11) Empirical playbook

  1. Baseline: model w/o context.
  2. + Low‑rank context: $R=8$, zero‑mean on, fixed DCT basis.
  3. Rank sweep: $R\in{4,8,12,16}$.
  4. Basis ablation: fixed DCT vs learnable basis.
  5. Downstream impact: check sMAPE/NLL deltas, especially on sparse/volatile IDs.
Setting sMAPE ↓ NLL ↓ Notes
Baseline reference
+ LowRank (R=8) best cost/benefit
+ Learnable basis (R=8) may improve, watch overfit
+ High rank (R=32) ~ ~ risk: diminishing returns

12) Why this is not a hack but a principle

  1. Parsimony: replaces $\mathcal O(LN)$ free knobs with $\mathcal O(LR+NR)$ structured ones.
  2. Inductive bias: smooth, near‑orthogonal atoms match the physics of seasonal/slow dynamics.

* * * *

Continue the write-up above on adding low-rank context to a forecasting model, starting right after its point on inductive bias.

#### Information provided

* * * *

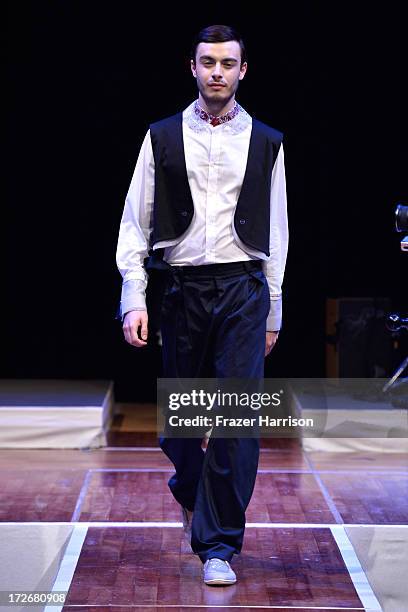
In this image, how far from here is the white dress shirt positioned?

* * * *

#### Output below
  3. Composability: cleanly adds to any sequence backbone (TimesNet, CNNs, Transformers).
  4. Controllability: zero‑mean switch separates pattern shaping from level shifting.

Why This Differs From “Vanilla” TimesNet

Vanilla TimesNet (paper-style): reshape a 1D series into a 2D period-phase grid chosen by FFT, then apply 2D CNN blocks to capture intra-period (phase) and inter-period (cycle) patterns.

This repo extends that design in three principled ways:

  1. Embedding-aware context

    • Value + positional + (optional) time features with configurable normalization (LayerNorm/RMSNorm/decoupled).
    • Series ID embeddings and static covariates projected/fused into a context vector.
    • Low-Rank Temporal Context (LRTC) injects a compact learned basis over time so static info can modulate temporal dynamics.
  2. Robust, shared FFT period search

    • Channel-median magnitude with batch averaging, DC removal, and log-penalty for long periods to avoid spurious peaks.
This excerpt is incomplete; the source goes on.